A young man, barely 21, who is extraordinarily shy and therefore does not approach girls at all and lives an isolated work-oriented life, had the following dream:
I am lying in my bed. It is very dark. There is no light at all. He later modified this and said there was some street light, but almost negligible. Suddenly a frightening figure starts coming towards my bed. It has four eyes and four arms. In fright, I run out into the street. As I am making my escape, I run into a friend. He takes his shirt off, which I find hilarious. and I take off my shirt too. But unlike my friend, I am not as comfortable doing. Then we reach a mall, where there are walls and next to them stairs. I try to raise myself up by my hands and arms on one of them but cannot get to the top of it. Then I frolic up and down the stairs as I used to do in school.
The background darkness symbolized the extent of the repression of his libidinal impulses. There was some street light was allusion to the therapy lifting this repression and his taking courage to come out of his isolation. The strongest component instinct of his sexuality is that of scopophilia. To look at others and to show himself. As a child he loved climbing on trees. It was a sublimation of the instinct to look at other people from a high vantage point without getting noticed. His current extraordinary shyness and isolation is a reaction formation to this overdeveloped scopophilic instinct. His friend's taking off the shirt was influence of the therapy to take courage in showing off himself. Failure to hoist himself up reflected his lack of confidence in being sexually potent. A fear of performance. The climbing up and down the stairs was seeking sexual satisfaction through the fantasy of actually going back to school and showing himself off as he did while he was in school.

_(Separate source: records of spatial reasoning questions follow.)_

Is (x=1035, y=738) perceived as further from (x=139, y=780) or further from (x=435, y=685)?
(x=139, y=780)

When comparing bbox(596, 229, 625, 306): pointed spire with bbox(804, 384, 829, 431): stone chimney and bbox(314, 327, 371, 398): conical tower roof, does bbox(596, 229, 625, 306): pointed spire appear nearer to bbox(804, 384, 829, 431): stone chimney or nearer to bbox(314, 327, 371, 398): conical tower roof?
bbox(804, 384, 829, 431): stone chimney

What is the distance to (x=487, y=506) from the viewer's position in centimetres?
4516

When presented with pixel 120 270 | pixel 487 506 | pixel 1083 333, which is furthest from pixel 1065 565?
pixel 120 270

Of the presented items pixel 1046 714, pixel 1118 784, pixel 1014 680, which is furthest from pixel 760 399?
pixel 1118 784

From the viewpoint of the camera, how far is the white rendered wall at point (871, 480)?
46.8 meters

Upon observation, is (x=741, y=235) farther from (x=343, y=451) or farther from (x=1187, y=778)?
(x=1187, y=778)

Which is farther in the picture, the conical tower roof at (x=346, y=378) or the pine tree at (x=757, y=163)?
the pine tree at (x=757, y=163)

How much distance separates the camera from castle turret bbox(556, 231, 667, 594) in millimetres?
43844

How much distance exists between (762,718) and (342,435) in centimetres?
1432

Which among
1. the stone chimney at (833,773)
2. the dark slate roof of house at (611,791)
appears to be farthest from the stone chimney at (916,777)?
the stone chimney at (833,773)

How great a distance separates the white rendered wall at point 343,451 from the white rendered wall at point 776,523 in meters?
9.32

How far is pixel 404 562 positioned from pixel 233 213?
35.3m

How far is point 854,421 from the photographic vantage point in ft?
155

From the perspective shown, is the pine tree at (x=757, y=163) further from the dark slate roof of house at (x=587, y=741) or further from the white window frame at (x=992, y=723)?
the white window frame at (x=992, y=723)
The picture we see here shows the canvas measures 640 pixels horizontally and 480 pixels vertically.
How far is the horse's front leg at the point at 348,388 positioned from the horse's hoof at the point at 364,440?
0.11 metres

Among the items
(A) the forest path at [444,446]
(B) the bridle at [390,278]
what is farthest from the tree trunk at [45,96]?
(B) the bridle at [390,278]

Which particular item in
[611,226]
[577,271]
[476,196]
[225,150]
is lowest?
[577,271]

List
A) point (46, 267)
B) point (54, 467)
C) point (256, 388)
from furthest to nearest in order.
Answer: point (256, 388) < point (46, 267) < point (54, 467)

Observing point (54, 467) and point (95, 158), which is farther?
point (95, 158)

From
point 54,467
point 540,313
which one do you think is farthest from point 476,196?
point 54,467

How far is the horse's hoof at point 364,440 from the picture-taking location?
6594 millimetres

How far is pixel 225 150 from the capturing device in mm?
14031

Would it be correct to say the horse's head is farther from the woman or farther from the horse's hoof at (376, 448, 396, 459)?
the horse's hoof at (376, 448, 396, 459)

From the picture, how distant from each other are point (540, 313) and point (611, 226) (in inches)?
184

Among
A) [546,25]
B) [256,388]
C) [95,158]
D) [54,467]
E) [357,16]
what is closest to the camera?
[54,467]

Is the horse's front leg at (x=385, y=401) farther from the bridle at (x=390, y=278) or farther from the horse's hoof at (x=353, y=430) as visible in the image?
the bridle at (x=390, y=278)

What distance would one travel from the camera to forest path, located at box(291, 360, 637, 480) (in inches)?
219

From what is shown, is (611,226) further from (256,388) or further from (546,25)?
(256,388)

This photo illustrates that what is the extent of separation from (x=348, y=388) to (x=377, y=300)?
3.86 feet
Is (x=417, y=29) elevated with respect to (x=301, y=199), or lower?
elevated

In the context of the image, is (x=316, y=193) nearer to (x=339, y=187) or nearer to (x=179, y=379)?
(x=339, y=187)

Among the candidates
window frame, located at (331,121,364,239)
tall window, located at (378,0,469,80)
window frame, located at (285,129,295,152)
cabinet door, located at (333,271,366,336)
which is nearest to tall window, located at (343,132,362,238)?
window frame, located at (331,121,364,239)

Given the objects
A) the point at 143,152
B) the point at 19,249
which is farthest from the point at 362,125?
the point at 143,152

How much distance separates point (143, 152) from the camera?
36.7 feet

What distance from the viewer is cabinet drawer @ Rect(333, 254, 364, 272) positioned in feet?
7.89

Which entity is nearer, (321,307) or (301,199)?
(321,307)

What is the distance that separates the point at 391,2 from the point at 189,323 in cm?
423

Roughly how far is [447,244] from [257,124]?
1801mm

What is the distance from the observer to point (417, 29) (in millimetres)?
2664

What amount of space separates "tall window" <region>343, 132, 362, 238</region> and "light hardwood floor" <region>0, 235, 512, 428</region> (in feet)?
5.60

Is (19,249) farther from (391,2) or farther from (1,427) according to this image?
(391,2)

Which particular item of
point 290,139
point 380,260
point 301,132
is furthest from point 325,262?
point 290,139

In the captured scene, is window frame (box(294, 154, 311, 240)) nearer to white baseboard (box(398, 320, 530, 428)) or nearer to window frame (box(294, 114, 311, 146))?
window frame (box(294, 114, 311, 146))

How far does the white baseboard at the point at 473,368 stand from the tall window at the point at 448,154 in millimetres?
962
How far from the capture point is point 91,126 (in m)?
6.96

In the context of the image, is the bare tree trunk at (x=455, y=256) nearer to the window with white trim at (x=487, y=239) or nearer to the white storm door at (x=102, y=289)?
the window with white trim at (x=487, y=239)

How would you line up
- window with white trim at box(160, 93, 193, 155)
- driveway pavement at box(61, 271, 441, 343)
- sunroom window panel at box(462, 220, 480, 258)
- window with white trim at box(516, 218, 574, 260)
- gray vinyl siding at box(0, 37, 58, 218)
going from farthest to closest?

However, the most interesting finding was the frightening figure of four eyes and four arms. It of course symbolized the repressive agency, the superego, the fear of conscience. I first interpreted it as the punitive aspect of his father prohibiting his sexuality. But patient wanted to know why it had four eyes and four hands and then it dawned upon us, simultaneously, that it was a composite figure of both the parents. His mother and grandmother have played much greater part in his upbringing than his father - parents being divorced at an early age.
So conscience is not just made up of the fear of father, but fear of the mother as well. It also occurred to me that Indian deities who often have multiple arms and sometimes multiple heads are composite figures - condensation of multiple authority figures from childhood.
The multiplicity of the heads and arms also represented denial of the fear of castration - reversal of the loss of penis through showing an abundance of it; both the head and arm being typical phallic symbols.